[Given records Boundary: Start]
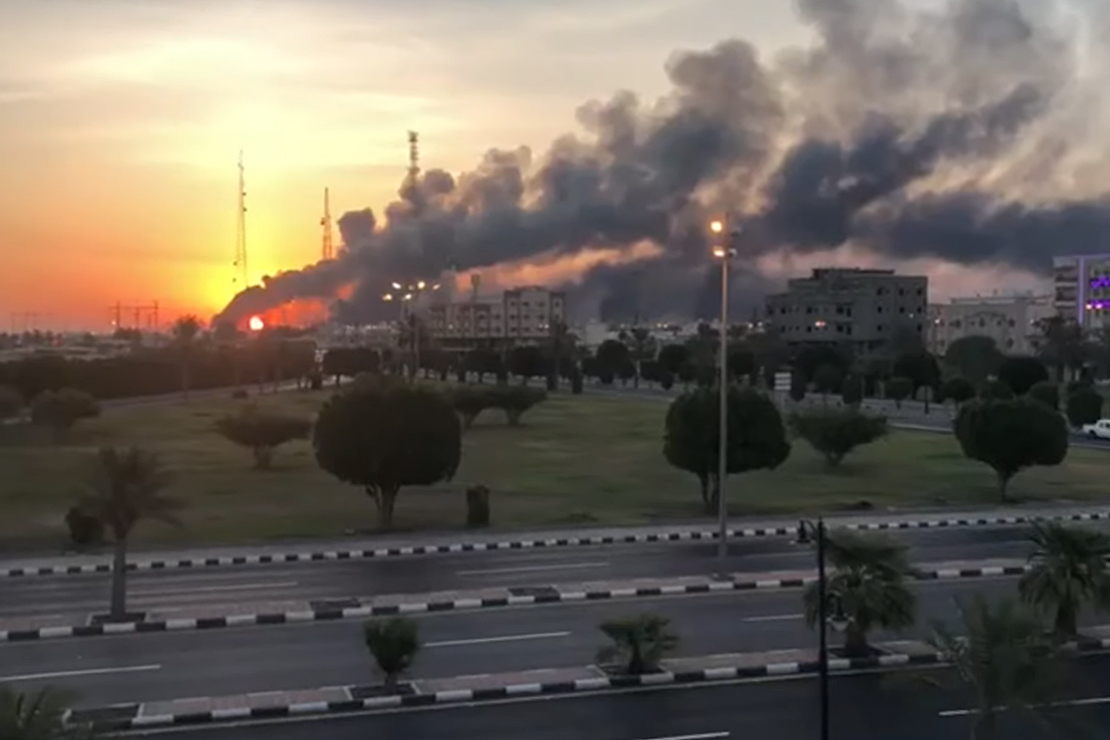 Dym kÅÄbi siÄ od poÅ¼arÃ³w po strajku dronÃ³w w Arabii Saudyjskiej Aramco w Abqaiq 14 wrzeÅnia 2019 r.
[Given records Boundary: End]
[Given records Boundary: Start]
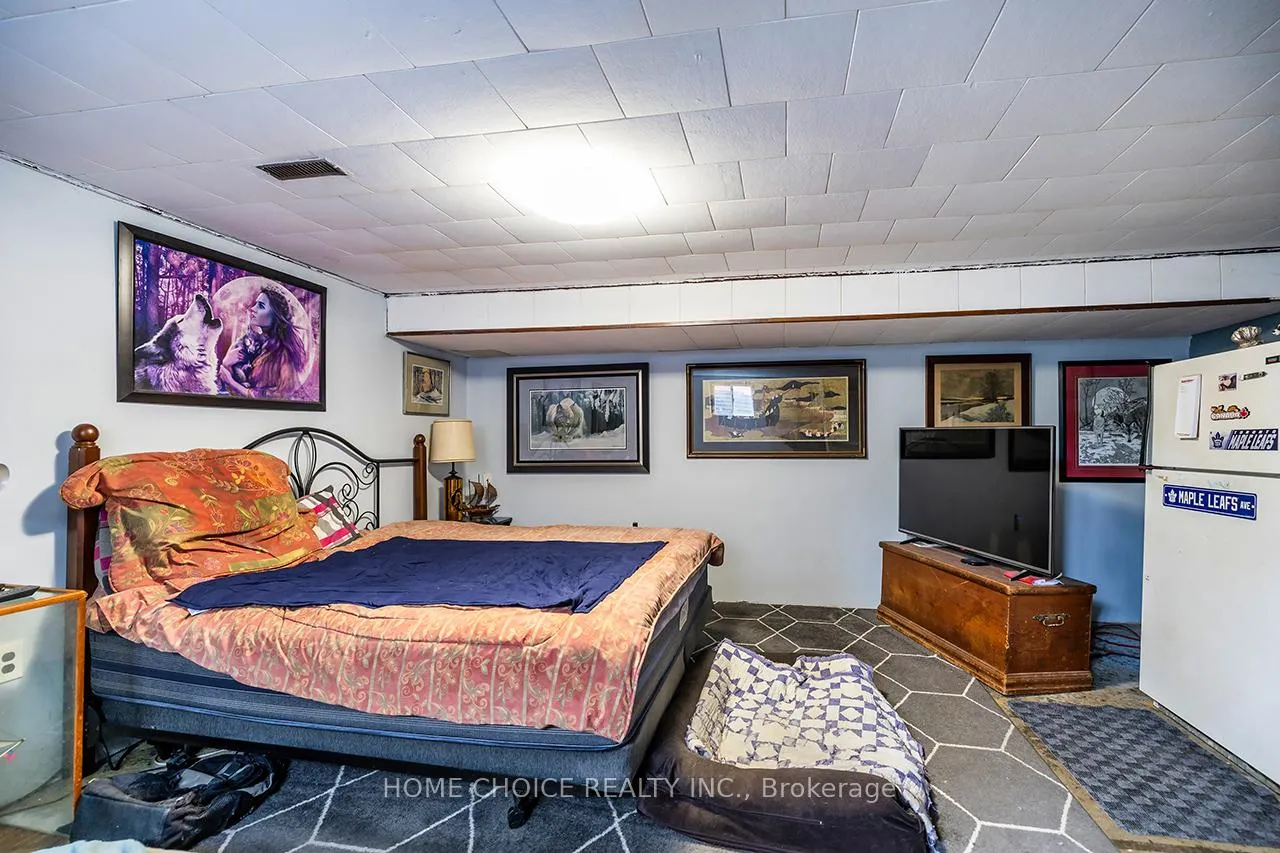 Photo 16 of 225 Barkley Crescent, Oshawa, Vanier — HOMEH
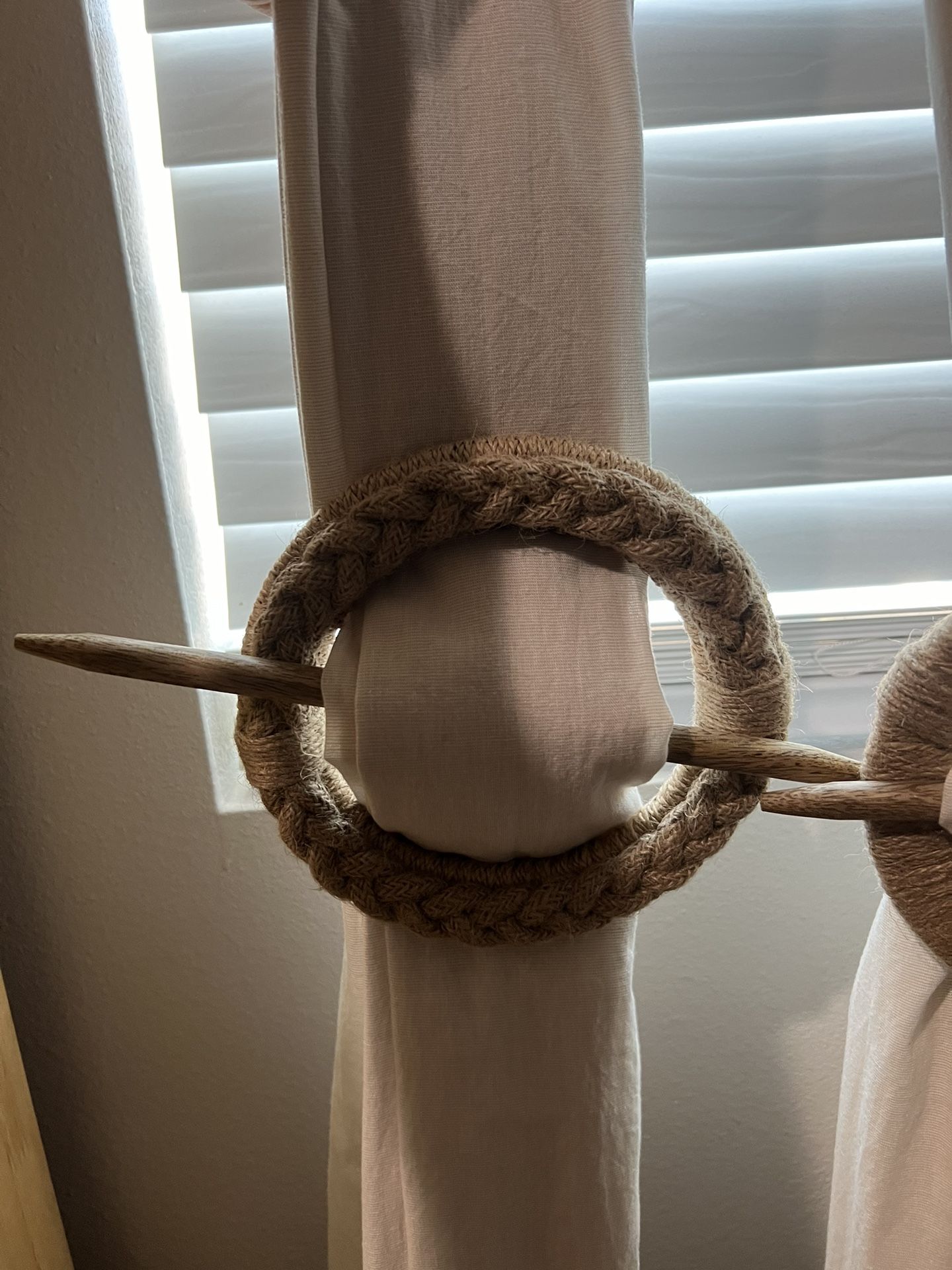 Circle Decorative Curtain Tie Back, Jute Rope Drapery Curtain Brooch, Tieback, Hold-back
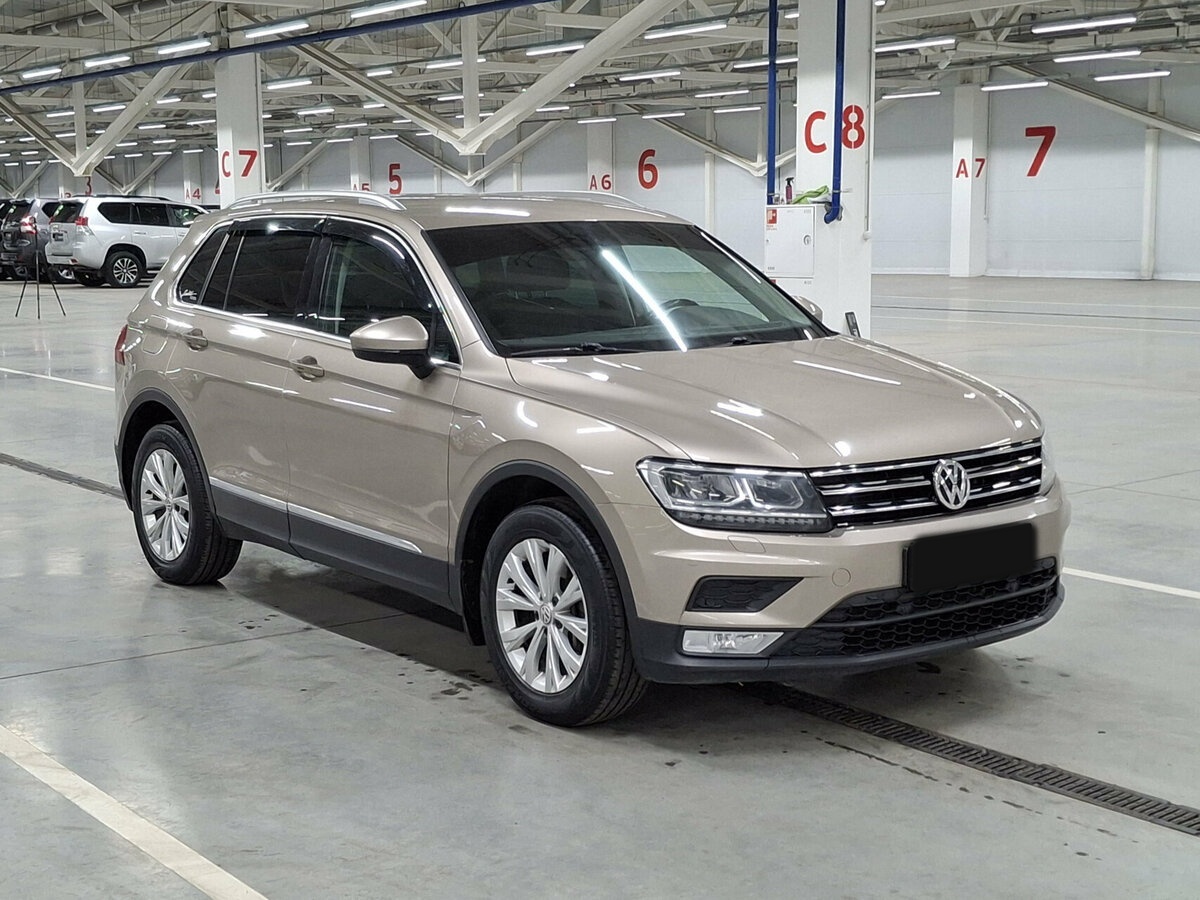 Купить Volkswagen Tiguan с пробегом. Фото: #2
[Given records Boundary: End]
[Given records Boundary: Start]
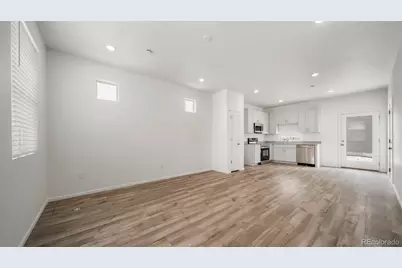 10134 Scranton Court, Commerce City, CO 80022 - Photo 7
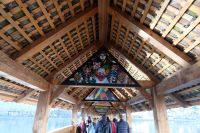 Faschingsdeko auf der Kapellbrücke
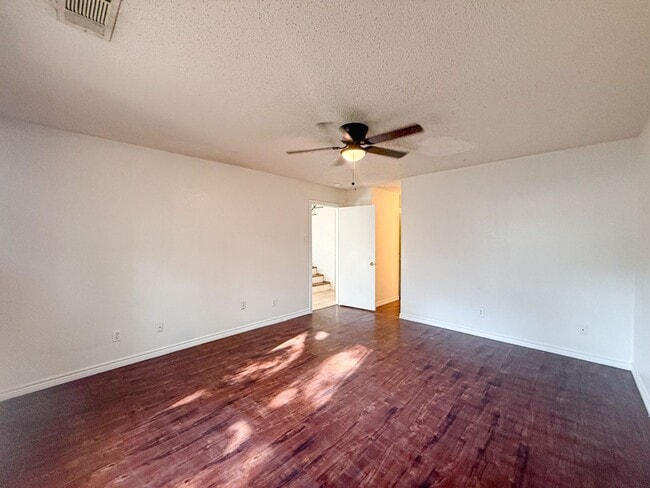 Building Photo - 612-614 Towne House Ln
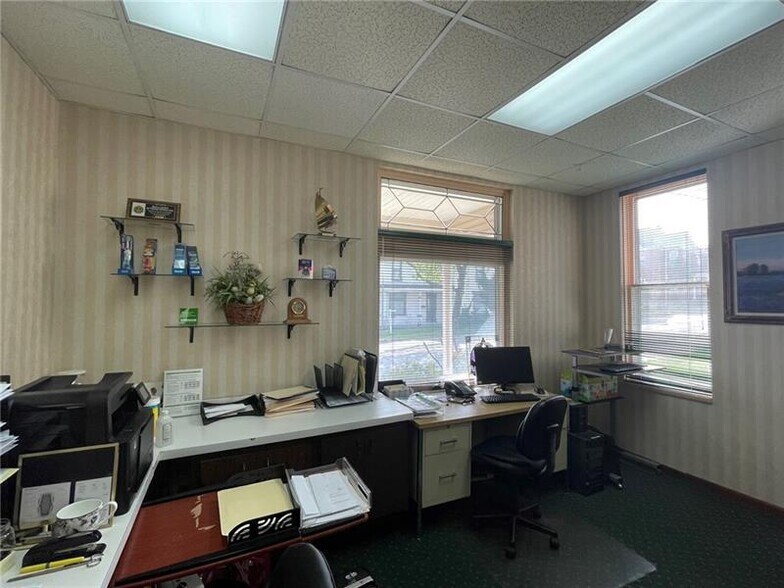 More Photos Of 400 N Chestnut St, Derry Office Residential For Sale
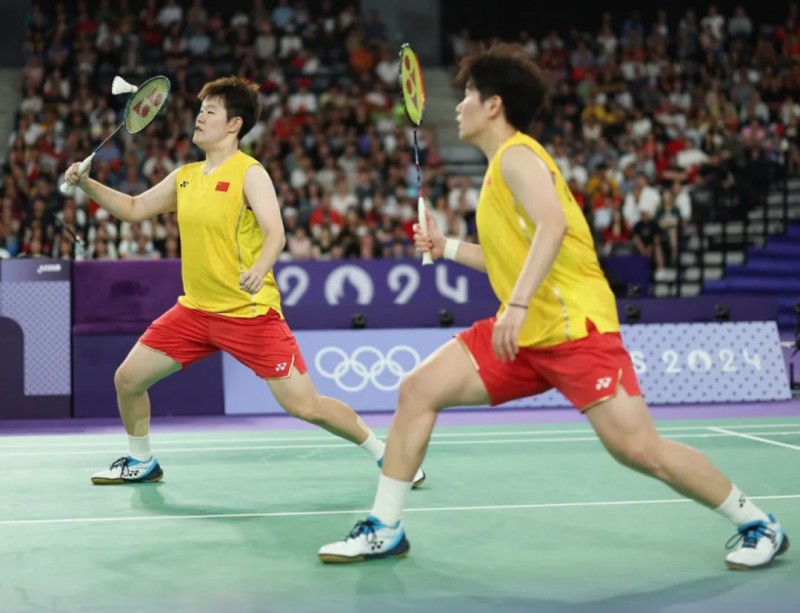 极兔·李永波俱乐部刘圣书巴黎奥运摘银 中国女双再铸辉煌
[Given records Boundary: End]
**What the task asks:** From the records above, give again only the part that opens with the line containing "More Photos Of" and closes with the line containing "极兔·李永波俱乐部刘圣书巴黎奥运摘银 中国女双再铸辉煌". Keep both ends but drop the pictures.

**Task solution:**
 More Photos Of 400 N Chestnut St, Derry Office Residential For Sale
 极兔·李永波俱乐部刘圣书巴黎奥运摘银 中国女双再铸辉煌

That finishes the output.